Tinha o comprador compulsivo, e o que só deseja as “primeiras edições”, mesmo quando os autores as tivessem corrigido e até condenado (melhor ainda!!!). Fetichismo que era imitado pelos demais, em disputa olímpica. Uma variante dessa prática era buscar obras com erros tipográficos bizarros, herança perversa que trouxeram da mania doentia de muitos filatelistas que preferem o defeito em lugar da perfeição... Tinha de tudo. Até uma minoria que praticava a cleptomania ou comprava livros roubados.
Muitos não liam os livros, mas freqüentava-os com avidez, sabiam dos detalhes de edição, do papel, do ilustrador, da dedicatória. Quanto mais antigo, melhor. O prêmio maior eram as obras dos “viajantes” que percorreram o Brasil nos seus primórdios, em edições originais. Alguns perdiam a pressão, outros a compostura, não raras vezes perdiam o juízo. (Um deles vivia endividado, escondendo os livros da família para evitar problemas conjugais. Quando morreu um deles, o primeiro que a viúva fez foi vender a coleção — a “outra” — a qualquer preço).
Mas havia os estudiosos, os eruditos, os pesquisadores que conheciam livros, autores, editores, as livrarias, a história do livro, os valores e os fatos em que os livros surgiram. Colecionadores temáticos, sistemáticos, que têm uma definição clara do que buscam e, melhor ainda, para quê. Buscam resgatar as obras do esquecimento, pretendem preservá-las e, no melhor dos casos, divulgá-las. Edições facsimilares, edições críticas, comparadas, reedições de obras esgotadas, resgate de autores geniais que, em vida, não conheceram a glória merecida.
Eu não escapei à regra. Colecionei cartões-postais durante décadas. No início era um hobby aliada à febre da correspondência. Pen pals por todo o planeta, enquanto exercitava a redação em línguas estrangeiras, em inglês e espanhol. Depois as viagens constantes, as visitas ao livreiros antiquários e às feiras de cartões postais-antigos em Buenos Aires, em Montevidéu, em Lisboa, Madri, Londres, Paris, até em Hong Kong! Cheguei a viajar metade dos Estados Unidos visitando cidades pequenas para “garimpar” nas feiras de papéis antigos... e conseguia maravilhas. Principalmente os post cards do Brasil do fim do século XIX e princípio do século XX.

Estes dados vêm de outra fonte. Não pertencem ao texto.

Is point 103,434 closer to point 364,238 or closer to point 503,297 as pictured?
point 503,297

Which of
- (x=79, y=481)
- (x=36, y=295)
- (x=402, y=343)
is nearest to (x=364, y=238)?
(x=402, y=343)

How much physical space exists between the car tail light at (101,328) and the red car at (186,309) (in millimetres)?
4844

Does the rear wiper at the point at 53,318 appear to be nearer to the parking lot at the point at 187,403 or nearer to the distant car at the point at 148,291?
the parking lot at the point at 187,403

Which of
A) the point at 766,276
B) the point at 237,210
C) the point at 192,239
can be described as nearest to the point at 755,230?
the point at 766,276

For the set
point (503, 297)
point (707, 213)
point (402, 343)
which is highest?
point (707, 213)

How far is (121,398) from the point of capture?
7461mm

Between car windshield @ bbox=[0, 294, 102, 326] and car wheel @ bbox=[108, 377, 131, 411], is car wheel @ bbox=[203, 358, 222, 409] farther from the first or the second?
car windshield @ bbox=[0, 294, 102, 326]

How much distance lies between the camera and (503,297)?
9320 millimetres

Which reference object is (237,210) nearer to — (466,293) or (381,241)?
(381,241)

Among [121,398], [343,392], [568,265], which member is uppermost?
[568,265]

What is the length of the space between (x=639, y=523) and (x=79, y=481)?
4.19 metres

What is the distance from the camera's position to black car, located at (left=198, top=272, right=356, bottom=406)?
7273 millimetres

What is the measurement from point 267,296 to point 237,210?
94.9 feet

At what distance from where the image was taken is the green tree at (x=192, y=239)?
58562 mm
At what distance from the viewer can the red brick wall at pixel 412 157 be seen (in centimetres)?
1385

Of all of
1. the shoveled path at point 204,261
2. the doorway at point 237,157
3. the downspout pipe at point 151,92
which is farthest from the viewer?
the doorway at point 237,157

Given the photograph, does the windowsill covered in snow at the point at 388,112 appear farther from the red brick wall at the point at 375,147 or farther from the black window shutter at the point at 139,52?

Depois comecei uma coleção de livros sobre Brasília. Eram baratíssimos. Cariocas e paulistas odiavam Brasília, queriam desfazer-se das obras pioneiras. Depois doei o acervo para a Biblioteca Nacional de Brasília. Doar acervos para bibliotecas costuma ser o melhor destino das coleções privadas, pois somente os fanáticos ou aficionados são capazes de formar acervos tão especializados e com tamanha dedicação e conhecimento de causa. Uma verdadeira missão.

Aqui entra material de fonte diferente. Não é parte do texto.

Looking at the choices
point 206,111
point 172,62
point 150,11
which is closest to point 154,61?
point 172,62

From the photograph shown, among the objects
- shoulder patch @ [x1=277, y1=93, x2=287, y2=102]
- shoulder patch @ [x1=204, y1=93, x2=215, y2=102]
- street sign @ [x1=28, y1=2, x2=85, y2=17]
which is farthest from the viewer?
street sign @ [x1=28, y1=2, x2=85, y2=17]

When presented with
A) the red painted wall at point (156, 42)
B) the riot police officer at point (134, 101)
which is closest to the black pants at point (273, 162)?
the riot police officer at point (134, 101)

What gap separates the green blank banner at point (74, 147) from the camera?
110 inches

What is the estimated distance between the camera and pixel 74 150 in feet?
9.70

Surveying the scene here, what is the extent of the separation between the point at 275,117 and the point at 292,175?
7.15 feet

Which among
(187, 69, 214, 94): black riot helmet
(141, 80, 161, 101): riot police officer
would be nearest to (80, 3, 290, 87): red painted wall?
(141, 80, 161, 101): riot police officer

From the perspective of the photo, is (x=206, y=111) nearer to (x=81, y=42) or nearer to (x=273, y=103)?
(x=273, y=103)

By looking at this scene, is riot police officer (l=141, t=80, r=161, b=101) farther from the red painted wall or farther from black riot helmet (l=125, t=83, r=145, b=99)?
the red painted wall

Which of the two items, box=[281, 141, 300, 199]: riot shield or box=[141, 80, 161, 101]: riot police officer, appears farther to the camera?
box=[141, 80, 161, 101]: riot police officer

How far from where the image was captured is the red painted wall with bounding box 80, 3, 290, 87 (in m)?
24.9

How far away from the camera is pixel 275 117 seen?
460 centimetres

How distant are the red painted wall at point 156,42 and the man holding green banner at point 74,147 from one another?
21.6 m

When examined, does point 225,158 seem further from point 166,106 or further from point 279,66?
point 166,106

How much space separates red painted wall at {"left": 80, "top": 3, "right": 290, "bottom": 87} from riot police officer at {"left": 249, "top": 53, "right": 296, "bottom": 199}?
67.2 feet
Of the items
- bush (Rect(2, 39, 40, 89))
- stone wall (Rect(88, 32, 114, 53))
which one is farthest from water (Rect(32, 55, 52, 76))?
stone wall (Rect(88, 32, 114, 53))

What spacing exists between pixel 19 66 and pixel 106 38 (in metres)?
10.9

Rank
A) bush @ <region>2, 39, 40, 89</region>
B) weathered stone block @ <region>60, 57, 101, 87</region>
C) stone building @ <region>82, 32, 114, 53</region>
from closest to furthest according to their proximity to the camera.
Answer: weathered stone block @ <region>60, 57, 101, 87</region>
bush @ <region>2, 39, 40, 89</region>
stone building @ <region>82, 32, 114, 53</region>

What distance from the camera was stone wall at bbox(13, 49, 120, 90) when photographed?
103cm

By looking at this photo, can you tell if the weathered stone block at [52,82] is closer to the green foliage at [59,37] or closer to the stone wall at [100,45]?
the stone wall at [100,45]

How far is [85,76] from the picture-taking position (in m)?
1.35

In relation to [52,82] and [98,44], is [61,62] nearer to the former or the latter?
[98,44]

Às vezes os acervos dos colecionadores defuntos são pulverizados pelos herdeiros, não raras vezes vendidos a quilo, preço injusto por unidade, sem piedade. Por sorte, se disseminam em outros acervos, quando não é adquirido por alguma biblioteca com recursos, geralmente estrangeira. Foi o caso de uma coleção sobre a história da ciência no Brasil que tomou o destino da Holanda, porque nenhuma biblioteca brasileira se dispôs ou pôde adquiri-la a tempo. Sebistas e alfarrabistas fazem a festa depois do enterro do colecionador. Usam estratégias para aproximar-se da família do morto, para o melhor negócio, antes que outro se adiante. Frequentam o necrológio dos jornais, há quem vá ao enterro!!!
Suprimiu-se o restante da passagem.